There is also the Federal Reserve to consider. Our economy is built on a foundation of rising sand, where inflation is built into how the Federal Reserve operates. During times of economic distress, the Fed prints obscene amounts of money. The only saving grace is the too-big-to-fail banks and the ultra wealthy suck up most of this money like Hoovers. We are so lucky to have the rich to save us from hyperinflation! Unfortunately, one of these days, the wealthy may decide to buy stuff. We're screwed then!
Anyone who has been on this Earth long enough will have a story to tell you about how they used to pay 0.XX cents for something, that now costs $X. This is the slow economic death by a thousand cuts, that makes retirement planning difficult. If it costs you $20,000 a year to live today, that same price could be $25,000 in 5-10 years with roughly 5% inflation. I mean REAL inflation, not the fake numbers the government puts out so they don't have to pay people more money in Social Security, which is another aspect that makes retirement planning difficult.

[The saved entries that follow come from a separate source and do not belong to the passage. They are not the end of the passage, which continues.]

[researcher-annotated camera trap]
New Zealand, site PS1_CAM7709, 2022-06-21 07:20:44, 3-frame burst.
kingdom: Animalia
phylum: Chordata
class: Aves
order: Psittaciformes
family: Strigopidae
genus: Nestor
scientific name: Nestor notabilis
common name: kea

Speaking of inflation, I can remember a time when being a millionaire meant something, and there were only a handful of billionaires. Nowadays, you have to reach the billions to be "significant".
So it is probably safe to say that somewhere between millionaire and billionaire is the "made enough money" point. Unless we have hyperinflation, in which case all bets (aka "investments") are off.
This is where it gets tricky. As long as our economy is built on the "shifting sands of inflation" model, otherwise known as "Keynesian", there is no way to know when you have made enough money...until you die. Then you have made enough.